Gold itself is a monetary fiction.  People have sought it and accepted it as an exchange for other items of value going back into antiquity. In reality, it is a rock. Once or twice every year someone walks along the bank of California’s Sacramento River and picks up a sizeable nugget. Any monetary system needs a hitching post and for centuries gold has been it.

Gold and all currencies are based on our willingness to accept them for things we consider to be valuable.  All currency is about perception.

In addition to gold, and perhaps more importantly, the largest asset held by the US government is land. Land has had value going back to feudal estates because they were places where you could grow crops and later build factories. Land adjacent to a river or shoreline has always had extra value.

The US government owns millions of acres of valuable land.  You might speculate about how much it would get if it sold the 98% of Alaska that it still owns but it is easier to add up the value of the someplace like Camp Pendleton, California with its miles of Pacific shoreline just waiting to be turned into high-rise condos, theme parks, and golf courses.

What is behind Bitcoins? Nothing. All fiat currencies are not created equal.

Currencies must be accepted in exchange for other goods and services. While more and more merchants are accepting Bitcoins, in most cases average wage earners in the US are required to pay their rent or mortgage in dollars and also their health and car insurance, groceries, cable, and phone bills.  There is not a lot left over for Bitcoin transactions.

I can get a meal from most street vendors in almost every country in the world with a US $20 bill.  In the aggregate street vendors sell a lot more meals every day than does McDonalds and McDonalds does not accept Bitcoins either.

Currencies function as a place to store value.  The recent run-up in the price of Bitcoins is an example of how poorly they perform that function.  There has been no countervailing deflation of the dollar to justify the increase in Bitcoin prices nor underlying economic events to explain it. The price of Bitcoins has run up based purely on speculation. The hype has created demand and the run-up has fed off of itself.

If the price of Bitcoins can increase that quickly, certainly the price can decrease that quickly. Would you want to contract to perform a service for one Bitcoin, perform that service today, send an invoice at the end of the month and be paid 30 days later?  The purchasing power of that one Bitcoin 30 or 60 days from today could be substantially less. Without stability Bitcoins are essentially useless as currency.

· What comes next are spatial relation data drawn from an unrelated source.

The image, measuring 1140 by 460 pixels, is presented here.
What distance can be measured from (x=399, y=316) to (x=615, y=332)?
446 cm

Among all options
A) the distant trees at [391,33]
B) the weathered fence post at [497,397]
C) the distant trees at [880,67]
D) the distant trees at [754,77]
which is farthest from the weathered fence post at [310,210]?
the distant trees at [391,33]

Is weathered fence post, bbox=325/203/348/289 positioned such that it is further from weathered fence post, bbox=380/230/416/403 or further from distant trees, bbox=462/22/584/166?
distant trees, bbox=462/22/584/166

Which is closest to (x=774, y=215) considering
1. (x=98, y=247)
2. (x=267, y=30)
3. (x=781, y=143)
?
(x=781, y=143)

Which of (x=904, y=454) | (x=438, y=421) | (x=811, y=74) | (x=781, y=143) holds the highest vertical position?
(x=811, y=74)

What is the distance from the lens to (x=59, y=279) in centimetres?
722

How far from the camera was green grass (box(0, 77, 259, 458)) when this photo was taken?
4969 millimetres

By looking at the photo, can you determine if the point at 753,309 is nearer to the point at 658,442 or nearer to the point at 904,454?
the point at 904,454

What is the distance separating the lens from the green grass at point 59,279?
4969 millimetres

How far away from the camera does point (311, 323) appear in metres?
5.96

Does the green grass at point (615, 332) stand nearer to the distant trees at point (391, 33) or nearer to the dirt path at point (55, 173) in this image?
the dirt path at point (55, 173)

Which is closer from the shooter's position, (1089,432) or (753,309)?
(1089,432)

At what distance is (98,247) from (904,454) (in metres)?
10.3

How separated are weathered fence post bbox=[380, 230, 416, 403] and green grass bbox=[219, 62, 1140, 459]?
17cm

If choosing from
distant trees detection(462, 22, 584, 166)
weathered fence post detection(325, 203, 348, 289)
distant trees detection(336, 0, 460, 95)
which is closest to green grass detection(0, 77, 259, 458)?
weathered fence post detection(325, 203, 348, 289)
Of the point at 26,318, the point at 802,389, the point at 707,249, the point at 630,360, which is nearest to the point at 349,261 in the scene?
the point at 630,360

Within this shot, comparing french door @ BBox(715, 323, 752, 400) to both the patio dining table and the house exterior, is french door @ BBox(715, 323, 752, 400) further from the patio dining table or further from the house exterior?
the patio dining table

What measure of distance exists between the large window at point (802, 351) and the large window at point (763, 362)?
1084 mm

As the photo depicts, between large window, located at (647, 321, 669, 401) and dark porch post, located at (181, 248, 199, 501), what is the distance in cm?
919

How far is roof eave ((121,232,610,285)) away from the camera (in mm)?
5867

That is why many articles about Bitcoins refer to the tulip bubble in the 1600s. In both cases, prices were based upon what economists call the greater fool theory.  Everyone believed that the price would increase and bid the price up until there were no more buyers.  The bubble burst and the last fool got left holding the bag. I do not care if Bitcoins continue to go up until they reach $10,000 each or higher.  At the end of the day, someone will get left holding the bag.

A more recent twist on Bitcoins is their use in venture capital. Several companies have claimed to have raised millions of dollars by selling stock for Bitcoins or other cryptocurrencies.  They call them initial coin offerings (ICOs). Several companies profess that they have raised millions in a matter of hours. That may be because holders of Bitcoins cannot spend their coins in very many other places.

I could not locate a prospectus for one of these offerings. I do not believe that any were registered with the SEC. I would particularly like to see how the attorneys who wrote the disclosures handle the “risk factors” relating to the Bitcoins that the company received for its shares. Call it professional curiosity.

If I took anything away from my look at Bitcoins it is that there is a lot more hype than substance.  A lot of people seem to think that it is possible to create wealth by solving a mathematical puzzle. But Money for Nothing is a song by Dire Straits, not an economic reality.